Donna Winham, an assistant professor at the Polytechnic campus’s nutrition department, conducted a study on the correlation between bean consumption and risk factors for heart disease and diabetes.
Winham found the inclusion of beans in people’s daily diets dramatically lowers cholesterol levels.
The 24-week study, which was funded by Bush Brothers & Company, had subjects include a half-cup of beans in their daily diets.
Participants were told not to modify any other aspects of their diet or lifestyle.
Winham said the subjects ate different beans in three eight-week intervals.
“People would eat pintos for eight weeks, black-eyed peas for eight weeks and carrots that were used as a placebo for eight weeks,” she said. “We tested blood lipids at the beginning and end of each session.”

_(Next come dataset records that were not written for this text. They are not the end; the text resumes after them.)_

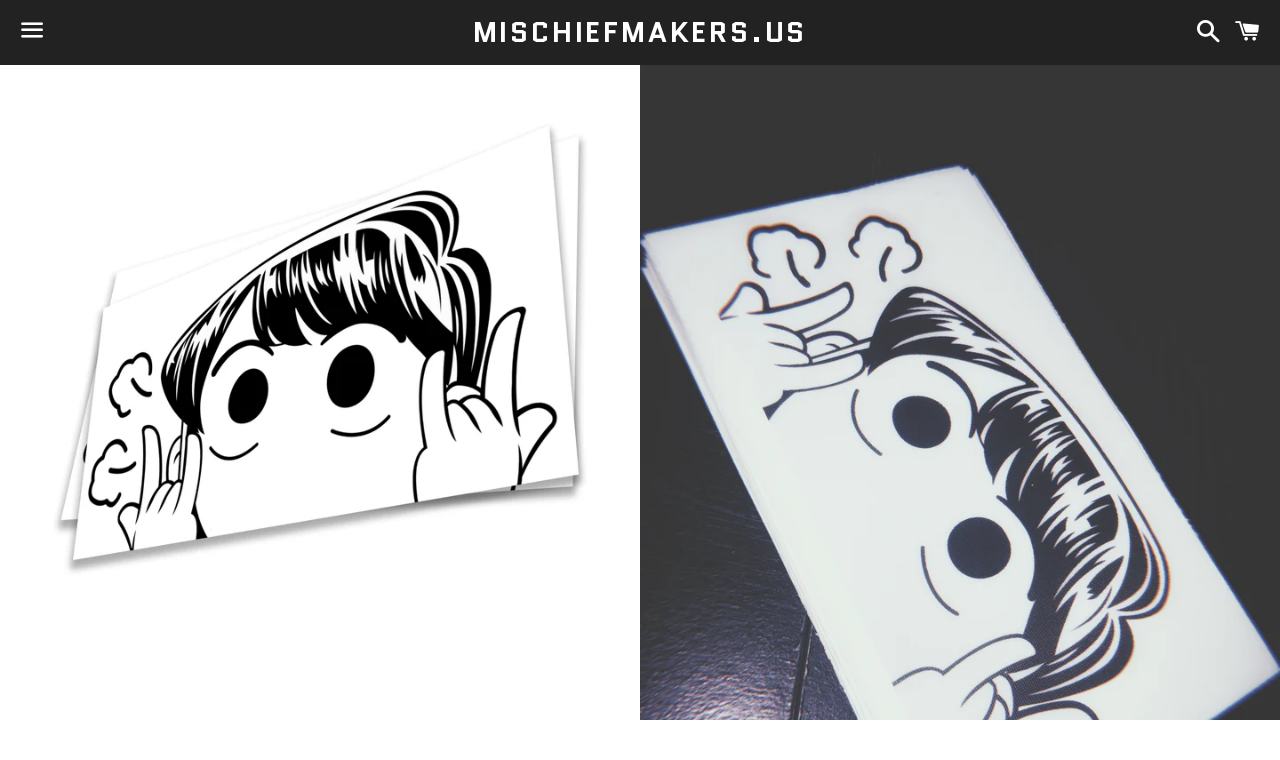

--- FILE ---
content_type: application/x-javascript
request_url: https://app.cart-bot.net/public/status/shop/mischiefmakers.myshopify.com.js?1769079161
body_size: -320
content:
var giftbee_settings_updated='1752560949c';

--- FILE ---
content_type: application/x-javascript
request_url: https://s3.amazonaws.com/els-apps/product-warnings/settings/1773ec8693166b2090ebe8ae2151884e.js?q=025238
body_size: 785
content:
(function(){
Elspw.loadScript=function(a,b){var c=document.createElement("script");c.type="text/javascript",c.readyState?c.onreadystatechange=function(){"loaded"!=c.readyState&&"complete"!=c.readyState||(c.onreadystatechange=null,b())}:c.onload=function(){b()},c.src=a,document.getElementsByTagName("head")[0].appendChild(c)};
Elspw.config={"enabled":true,"button":"form[action=\"\/cart\/add\"] [type=submit], form[action=\"\/cart\/add\"] .shopify-payment-button__button","css":"","tag":"Els PW","alerts":[{"id":16096,"shop_id":12374,"enabled":1,"name":"SHIPPING WARNING","settings":{"checkout_allowed":"1","line_item_property":"SHIPPING WARNING"},"message":"<p><strong>{{product.title}}<\/strong> <strong>PLEASE ORDER SEPARATELY!<\/strong> FOR SOME REASON IT INCREASES THE SHIPPING COST BY LIKE $5 IF YOU COMBINE WITH OTHER ITEMS FROM THE STORE AND I DONT WANT YOU GUYS PAYING MORE! THEY SHIP SEPARATELY FROM THE MANUFACTOR SO IT WILL COME AT A DIFFERENT TIME ANYWAY &lt;3<\/p>","based_on":"products","one_time":1,"geo_enabled":0,"geo":[],"created_at":"2021-05-29 18:00:05","updated_at":"2021-07-09 23:59:42","tag":"Els PW 16096"}]};
Elspw.config.cdn = 'https://s3.amazonaws.com/els-apps/product-warnings/';
Elspw.loadScript('https://s3.amazonaws.com/els-apps/product-warnings/js/app.js?q=1',function(){});
})(Elspw)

Winham said pinto beans lowered cholesterol in virtually every subject.
“On average, cholesterol levels went down close to eight percent, but some went down nearly 40 percent,” she said. “That’s important because that is a lot for such a small change in diet.”
The reasons for the dramatic reduction in cholesterol levels, Winham said, is because beans have a high level of fiber and the ability to satisfy large appetites.

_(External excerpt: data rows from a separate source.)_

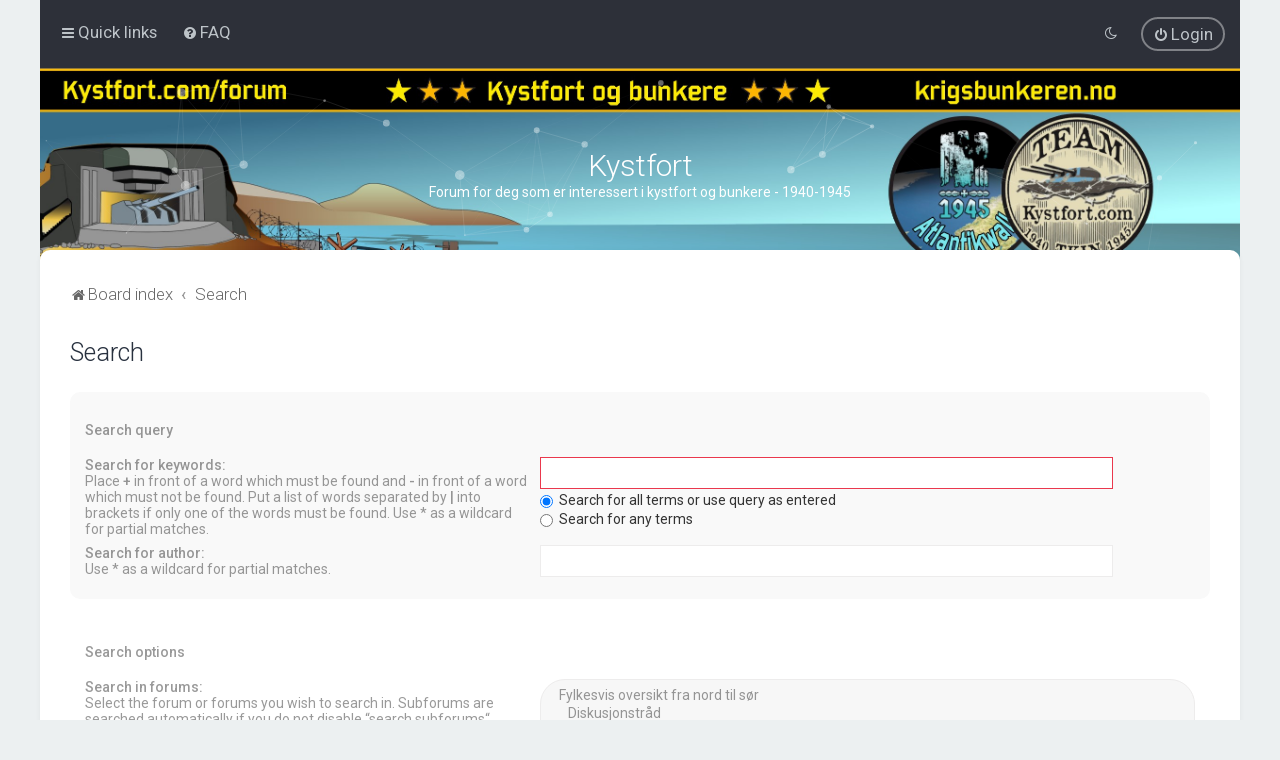

--- FILE ---
content_type: text/css
request_url: https://www.kystfort.com/forum/styles/Milk_v2/theme/colour-presets/Hot_Red.css?assets_version=21
body_size: 3745
content:
/* Color */
.fd_dark a, a:hover, .navbar_footer a, .copyright_bar a, .social_links_footer a:hover span, .icon.fa-file.icon-red, a:hover .icon.fa-file.icon-red, .navigation .active-subsection a, .navigation .active-subsection a:hover, .navigation a:hover, .tabs .tab > a:hover, .tabs .activetab > a, .tabs .activetab > a:hover, a.postlink, a.postlink:visited, .navbar_in_header .badge, .button:focus .icon, .button:hover .icon, .dark_base .social_links_footer a span, .dark_base h2, .dark_base h2 a, .dark_base a:link, .dark_base a:visited, .button-secondary:focus, .button-secondary:hover, .notification_unread, .topic_type {
	color: #ea384d;
}

/* Background Solid  */
.pagination li a:hover, .pagination li.active span, .pagination li a:focus, .jumpbox-cat-link, .dropdown-contents > li > a:hover, a.button1:hover, input.button1:hover, a.button2:hover, input.button2:hover, input.button3:hover, a.no_avatar:hover, .jumpbox-cat-link:hover, input.button1:focus, input.button2:focus, input.button3:focus, .specialbutton, input.specialbutton, .panel .specialbutton, a.specialbutton, .scrollToTop, a.specialbutton, .dark_base .social_links_footer a:hover span, .badge, .grid_unread {
	background: #ea384d;
}

/* Borders Dark */
.pagination li a:hover, .pagination li.active span, .pagination li a:focus, blockquote, .codebox code, .jumpbox-cat-link, a.postlink, input.button1:focus, input.button2:focus, input.button3:focus, input.specialbutton, .inputbox:hover, .inputbox:focus, .specialbutton, .button:hover, .button:focus, a.specialbutton, .dark_base .social_links_footer a span, .dark_base .social_links_footer a:hover span {
	border-color: #ea384d;
}

/* Background Gradient  */
.headerbar, body.content_block_header_block li.header, body.content_block_header_stripe li.header:before, .no_avatar, .social_links_footer, .forumbg-table, .sidebar_block_stripe:before, .fancy_panel:before, .tile_row_2:before   {
	/* Permalink - use to edit and share this gradient: http://colorzilla.com/gradient-editor/#ea384d+0,d31027+100 */
	background: rgb(234,56,77); /* Old browsers */
	background: -moz-linear-gradient(left,  rgba(234,56,77,1) 0%, rgba(211,16,39,1) 100%); /* FF3.6-15 */
	background: -webkit-linear-gradient(left,  rgba(234,56,77,1) 0%,rgba(211,16,39,1) 100%); /* Chrome10-25,Safari5.1-6 */
	background: linear-gradient(to right,  rgba(234,56,77,1) 0%,rgba(211,16,39,1) 100%); /* W3C, IE10+, FF16+, Chrome26+, Opera12+, Safari7+ */
	filter: progid:DXImageTransform.Microsoft.gradient( startColorstr='#ea384d', endColorstr='#d31027',GradientType=1 ); /* IE6-9 */
}


/* The same as above, just with some opacity */
.headerbar_overlay_active, .grid_colour_overlay:hover {
	/* Permalink - use to edit and share this gradient: http://colorzilla.com/gradient-editor/#ea384d+0,d31027+100&0.8+0,0.8+100 */
	background: -moz-linear-gradient(left,  rgba(234,56,77,0.8) 0%, rgba(211,16,39,0.8) 100%); /* FF3.6-15 */
	background: -webkit-linear-gradient(left,  rgba(234,56,77,0.8) 0%,rgba(211,16,39,0.8) 100%); /* Chrome10-25,Safari5.1-6 */
	background: linear-gradient(to right,  rgba(234,56,77,0.8) 0%,rgba(211,16,39,0.8) 100%); /* W3C, IE10+, FF16+, Chrome26+, Opera12+, Safari7+ */
	filter: progid:DXImageTransform.Microsoft.gradient( startColorstr='#ccea384d', endColorstr='#ccd31027',GradientType=1 ); /* IE6-9 */
}


/* Colour Hover Light */
.fd_dark a:hover, .navbar_footer a:hover, .copyright_bar a:hover, a.postlink:hover, .dark_base h2 a:hover  {
	color: #fb485d;
}

/* Background Hover Light */
a.scrollToTop:hover, input.specialbutton:hover, a.specialbutton:hover {
	background-color: #fb485d !important;
}

/* Border light */
.specialbutton:hover {
	border-color: #fb485d !important;
}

“A lot of it has to do with substitution effects,” Winham said. “We had subjects who would eat beans for breakfast and get full. This causes them to not eat other foods that may not be as healthy.”
Freshman nursing student Kristen Dewees, said she didn’t know beans were so healthy.
“I love beans, but I only really eat them about once a month,” she said. “I usually will have a burrito with beans in it or just as a side dish with something else.
Dewees said she will eat more beans now that she knows the benefits.
Fellow freshman nursing student Lawrence Ruiz likes beans of all varieties.
“I’m Mexican — of course I like beans,” Ruiz said jokingly. “I usually eat beans at least once a week.”
Ruiz said now that he knows of the potential health benefits of beans, he will probably eat more of them, even though he said they give him gas.
Winham said gas was a side effect experienced by 50 percent of the study’s participants, but it only lasted the first week.
“Other studies had people eating a cup and a half of beans a day,” she said. “When you eat that much of anything it’s going to cause problems, and people just have the idea in their heads that beans will give them gas.”
Winham and her colleagues are redesigning the study to find more qualitative data.
“We had a pretty good idea of what subjects’ diets were like and their cholesterol levels,” she said. “We want to get a better idea of things like typical diet and exercise.”